Combining Two Households
Moving in with your loved one means fitting two sets of belongings in one place. This can be a difficult task, but if you both are willing to take steps to declutter your belongings, this process could become much more manageable. It is likely the case that both of you will need to take an honest look at your belongings and decide what to keep, sell, donate, or throw away. Willingness to do this, while understanding your significant other will do the same, can help both of you keep what you want without arguing over the things you don't necessarily need.
If you are finding that you have too much stuff that you are not willing to part with, you can always get a personal storage unit to store sentimental items that don't need to be in the house, but you want to keep for future use.
3. Arranging Your Bank Accounts
Financial talks may come up during the moving in process, but an in-depth discussion about organizing your bank accounts should be conducted before getting married. Ensuring that you both are on the same page financially will make many decisions going forward feel more comfortable, and will help minimize financial tension between you two.
Talking About Finance
Financial transparency should be at the forefront of your financial discussions with your significant other. Especially before moving in with each other, it is a great courtesy to let your significant other understand what they are getting into financially with marrying you. Let your fiancé know of any debt, and short and long-term financial goals so that you can both get on board with achieving these objectives together.
Joint and Separate Bank Accounts
It is also a wise idea to speak with your loved one about whether or not you will merge your bank accounts, or keep them separate — or, have a joint account together as well as different accounts. Your financial discussions may help make these decisions for you.
If you choose to merge your bank accounts, you may alleviate some legal affairs, and you will have two sets of eyes keeping track of your finances. Although this may seem great, joining your bank accounts also will result in a loss of independence. Additionally, one person may be taking on the other person's debts and merging two vastly uneven accounts may not be financially sound. In a worst-case scenario, one may be in danger of taking on that debt in the event of a pre-marital breakup, death, or divorce.
You may want to take the approach of having both a joint and separate bank accounts to avoid some of these complicated drawbacks.
4. Taxes in the First Year of Marriage
Marriage can come with tax benefits and bonuses. For instance, if you file jointly, the spouse making a lower (or no) salary can pull the one making higher income into a lower tax bracket — reducing overall taxes, and possibly even receiving a bonus since you are using the money for the both of you, not just one person. Depending on the time of year you get married, you may not have to file taxes right away, but filing jointly should undoubtedly be considered after getting married.
The Social Security Administration
The Social Security Administration (SSA) will inform the IRS automatically of your name change. To change your name, or if you are both choosing a new name, you will need to fill out a name change application through the Social Security Administration.
File Your Taxes Properly
The IRS will reject your tax return if your name change has not been completed correctly, and with enough time for the SSA to process and send it to the IRS. Additionally, you will need to make sure everything is filed correctly — if you have moved in together, report your change of address and any change in health insurance information.
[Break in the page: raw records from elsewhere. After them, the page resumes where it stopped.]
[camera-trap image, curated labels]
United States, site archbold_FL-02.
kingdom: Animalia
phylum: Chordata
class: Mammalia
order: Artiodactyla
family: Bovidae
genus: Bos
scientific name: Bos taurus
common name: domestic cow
You will also need to adjust the tax withholding from your paychecks and check for them on your W-4 after marriage. Once this all is filed correctly, you should receive your return (and tax breaks) with no problem.
It is very easy to become starry-eyed when you and your loved one decide to get married. However, it is essential to remain practical and think about the pragmatic elements that go into a marriage as well. Doing so can help result in a great, loving, and lasting marriage.